REQUIRED ACTIONS:
a) According to the multi-layer perceptron post, what activation function does the network use?
b) List every abbreviation defined in the multi-layer perceptron post, along with what each stands for.
c) Pick up the multi-layer perceptron post after its last line and keep writing it in the same style.

PASSAGE SHOWN:
----
Posts

Apr 6, 2016 NEW!

CI Project1: [Neural Networks] Multi-Layer Perceptron Based Classifier

In this Computational Intelligence and Applications project, we were asked to implement multi-layer perceptrons and experiment with them as classifiers. Test data are two-dimentional points and classified into class 1 or 2.

Environment

Python 3.5 with library matplotlib 1.5.1(for ploting figures)
Running on OSX 10.11 with Intel Core i5 2.6GHz & 8GB 1600Mhz DDR3 or AWS Ubuntu Server 14.04 64bit (instance type: t2.micro)

Methodology

Use online version of backpropagation algorithm since it’s been told^[2] to be better than batch version.
In total of 400 data points from two files, take 320~360 as training set and the remaining as validation set.
The activation function is the logistic function.
The neural network consists of 2 layers, 1 hidden layer + 1 output layer.
The number of neurons of hidden layer is 4. (will be explained later)
Learning rate η is initially set to 0.05, and adjusted to 0.01 later on.
The stopping criterion is running 10,000 epochs or 100,000 epochs, depending on the number of hidden neurons (to avoid long running time).
Momentum term is integrated later.

Experiments

First, try several different numbers (i.e., 32, 16, 8, 4, 2) of neurons in the hidden layer to choose the best model, which is having 4 hidden neurons in the hidden layer.

(PS. HN: hidden neuron, LR: learning rate, TS: Training set, VS: validation set, MA: alpha term in momentum)
----
EXTRACTED RECORDS:
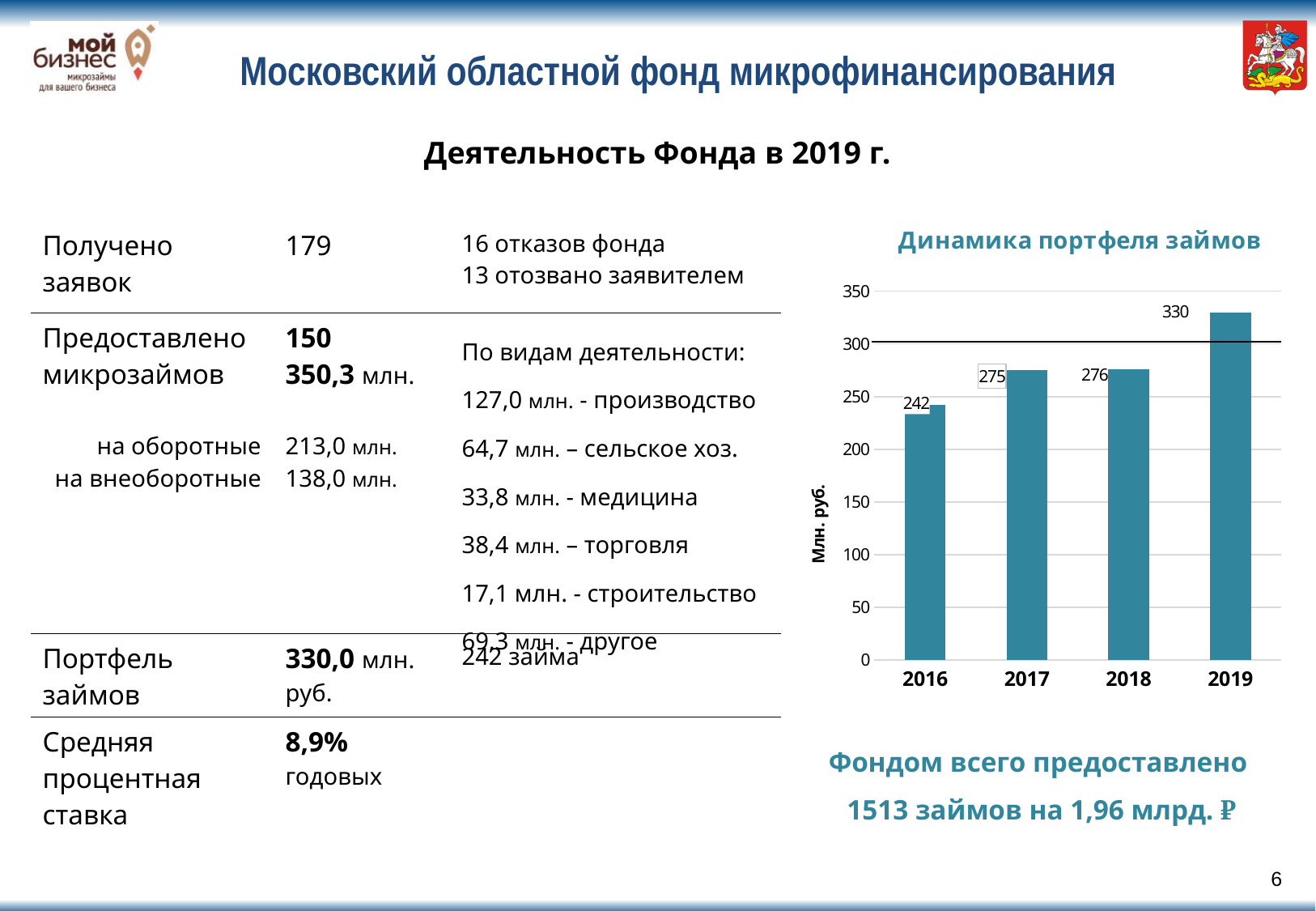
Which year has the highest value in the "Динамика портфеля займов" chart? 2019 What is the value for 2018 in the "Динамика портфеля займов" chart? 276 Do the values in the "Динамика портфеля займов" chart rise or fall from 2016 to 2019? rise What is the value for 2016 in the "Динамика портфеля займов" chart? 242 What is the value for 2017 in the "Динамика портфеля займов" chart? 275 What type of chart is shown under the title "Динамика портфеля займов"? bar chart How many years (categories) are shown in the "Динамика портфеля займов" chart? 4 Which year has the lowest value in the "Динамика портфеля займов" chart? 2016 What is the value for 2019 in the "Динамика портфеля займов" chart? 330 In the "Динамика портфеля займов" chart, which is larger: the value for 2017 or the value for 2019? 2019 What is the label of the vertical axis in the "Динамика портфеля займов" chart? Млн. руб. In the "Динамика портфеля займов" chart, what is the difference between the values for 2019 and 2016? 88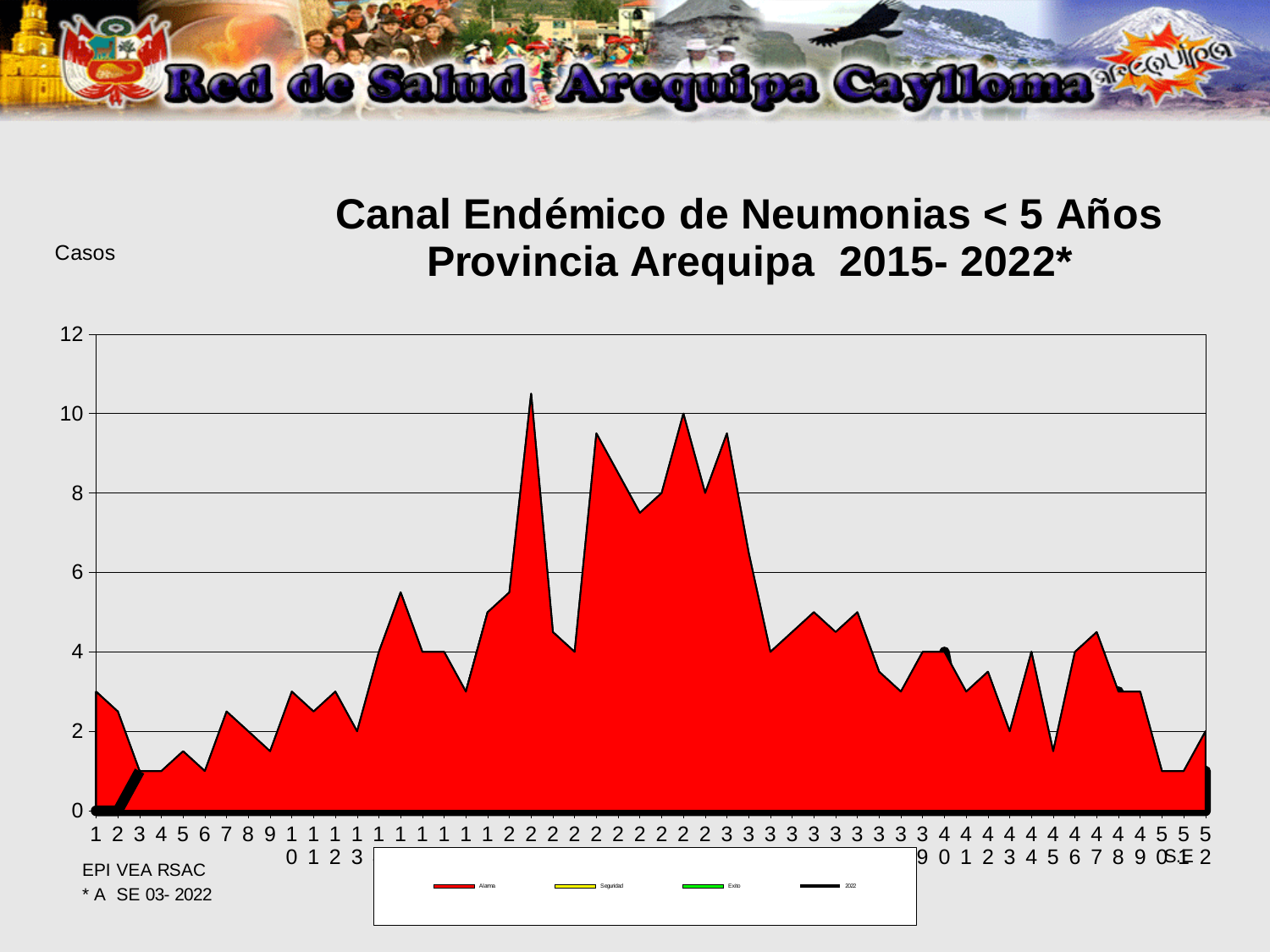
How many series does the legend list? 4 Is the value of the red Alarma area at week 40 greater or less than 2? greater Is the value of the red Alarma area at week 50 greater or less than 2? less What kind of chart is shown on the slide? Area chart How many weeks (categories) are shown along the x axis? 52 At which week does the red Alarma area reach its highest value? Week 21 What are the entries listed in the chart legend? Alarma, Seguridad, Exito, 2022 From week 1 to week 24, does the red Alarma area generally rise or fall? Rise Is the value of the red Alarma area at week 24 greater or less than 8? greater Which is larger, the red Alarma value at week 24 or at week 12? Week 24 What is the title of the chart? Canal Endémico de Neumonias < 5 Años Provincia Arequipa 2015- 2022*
----
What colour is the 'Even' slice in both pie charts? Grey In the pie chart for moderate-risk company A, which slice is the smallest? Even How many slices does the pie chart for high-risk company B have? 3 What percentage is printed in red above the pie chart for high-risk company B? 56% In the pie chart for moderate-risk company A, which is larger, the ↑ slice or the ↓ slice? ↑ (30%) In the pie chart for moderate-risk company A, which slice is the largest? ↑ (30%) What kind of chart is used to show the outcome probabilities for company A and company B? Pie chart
----
EXPECTED OUTPUTS:
a) The logistic function.

b)
HN: hidden neuron
LR: learning rate
TS: Training set
VS: validation set
MA: alpha term in momentum

c)
←↑ Results of running 10,000 epochs on a NN of HN(32, 16, 8, 4, 2) neurons in the hidden layer, 0.05 learning rate, 370 data points in training set, 30 data points in validation set and no momentum term

Second, since the amplitude of oscillation in the above figures is too large, I deceided to run the experiment again with lower learning rate, that is, 0.01 to see if it will get better.

Also, adjust the ratio of the size of training set to the size of validation set to 80:20 (i.e., 320TS & 80VS), which is the recommended ratio.

←↑ Results of running 10,000 epochs on a NN of HN(32, 16, 8, 4, 2) neurons in the hidden layer, 0.01 learning rate, 320 data points in training set, 80 data points in validation set and no momentum term

Third, integrate momemtum into the neural network and highlight the first epoch that satisfy the early stopping criterion (shown as blue veritcal line with epoch number).

Moreover, since the number of neurons has chosen to be 4, increase the stopping criterion to 100,000 epochs to get more precise result.

Also, I noticed that learning curves in second step is quite strange and I suspected that it’s because the training set is too small to achieve the correct model. Therefore, I tweaked the TS:VS ratio to 90:10 (i.e., 360TS & 40VS).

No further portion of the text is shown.